| Aim |
Write out all of the entries exactly as given.

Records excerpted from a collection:
┄┄┄┄┄┄

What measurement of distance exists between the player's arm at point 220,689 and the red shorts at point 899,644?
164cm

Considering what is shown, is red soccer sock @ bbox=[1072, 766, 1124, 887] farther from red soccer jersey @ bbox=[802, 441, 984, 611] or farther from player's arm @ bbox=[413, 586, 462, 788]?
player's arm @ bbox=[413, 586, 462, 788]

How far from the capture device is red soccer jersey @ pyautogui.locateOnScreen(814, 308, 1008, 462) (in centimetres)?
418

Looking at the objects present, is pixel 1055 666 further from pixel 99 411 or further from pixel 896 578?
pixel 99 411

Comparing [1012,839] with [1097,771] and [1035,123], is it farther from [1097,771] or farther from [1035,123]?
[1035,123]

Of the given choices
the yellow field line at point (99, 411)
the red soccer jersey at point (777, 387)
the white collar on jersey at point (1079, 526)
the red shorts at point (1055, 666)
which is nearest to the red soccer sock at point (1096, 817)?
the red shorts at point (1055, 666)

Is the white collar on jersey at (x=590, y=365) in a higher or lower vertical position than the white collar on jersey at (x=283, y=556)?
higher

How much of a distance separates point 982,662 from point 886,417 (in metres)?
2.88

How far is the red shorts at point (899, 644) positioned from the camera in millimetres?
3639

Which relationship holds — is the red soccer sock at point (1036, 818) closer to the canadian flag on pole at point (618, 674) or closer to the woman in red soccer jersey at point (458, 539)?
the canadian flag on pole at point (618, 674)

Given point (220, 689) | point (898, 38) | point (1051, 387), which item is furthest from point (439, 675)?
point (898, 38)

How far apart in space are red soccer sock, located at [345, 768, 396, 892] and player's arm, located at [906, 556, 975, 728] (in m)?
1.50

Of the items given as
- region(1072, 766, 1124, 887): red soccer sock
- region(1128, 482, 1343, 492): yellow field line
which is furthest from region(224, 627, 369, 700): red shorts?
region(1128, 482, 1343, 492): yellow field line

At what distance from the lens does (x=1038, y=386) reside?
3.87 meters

┄┄┄┄┄┄

| Exercise solution |
What measurement of distance exists between the player's arm at point 220,689 and the red shorts at point 899,644?
164cm

Considering what is shown, is red soccer sock @ bbox=[1072, 766, 1124, 887] farther from red soccer jersey @ bbox=[802, 441, 984, 611] or farther from player's arm @ bbox=[413, 586, 462, 788]?
player's arm @ bbox=[413, 586, 462, 788]

How far from the capture device is red soccer jersey @ pyautogui.locateOnScreen(814, 308, 1008, 462) (in centimetres)?
418

Looking at the objects present, is pixel 1055 666 further from pixel 99 411 or further from pixel 896 578?
pixel 99 411

Comparing [1012,839] with [1097,771] and [1035,123], is it farther from [1097,771] or farther from [1035,123]?
[1035,123]

Of the given choices
the yellow field line at point (99, 411)
the red soccer jersey at point (777, 387)
the white collar on jersey at point (1079, 526)
the red shorts at point (1055, 666)
which is nearest to the red soccer sock at point (1096, 817)?
the red shorts at point (1055, 666)

Is the white collar on jersey at (x=590, y=365) in a higher or lower vertical position than the white collar on jersey at (x=283, y=556)?
higher

How much of a distance separates point 982,662 from point 886,417 (in metres)?
2.88

How far is the red shorts at point (899, 644) positioned from the camera in millimetres?
3639

Which relationship holds — is the red soccer sock at point (1036, 818) closer to the canadian flag on pole at point (618, 674) or closer to the woman in red soccer jersey at point (458, 539)?
the canadian flag on pole at point (618, 674)

Given point (220, 689) | point (898, 38) | point (1051, 387), which item is furthest from point (439, 675)?
point (898, 38)

How far apart in space are red soccer sock, located at [345, 768, 396, 892] and player's arm, located at [906, 556, 975, 728] (in m)?
1.50

Of the items given as
- region(1072, 766, 1124, 887): red soccer sock
- region(1128, 482, 1343, 492): yellow field line
which is furthest from region(224, 627, 369, 700): red shorts?
region(1128, 482, 1343, 492): yellow field line

At what distance from the lens does (x=1038, y=386) reside?
3.87 meters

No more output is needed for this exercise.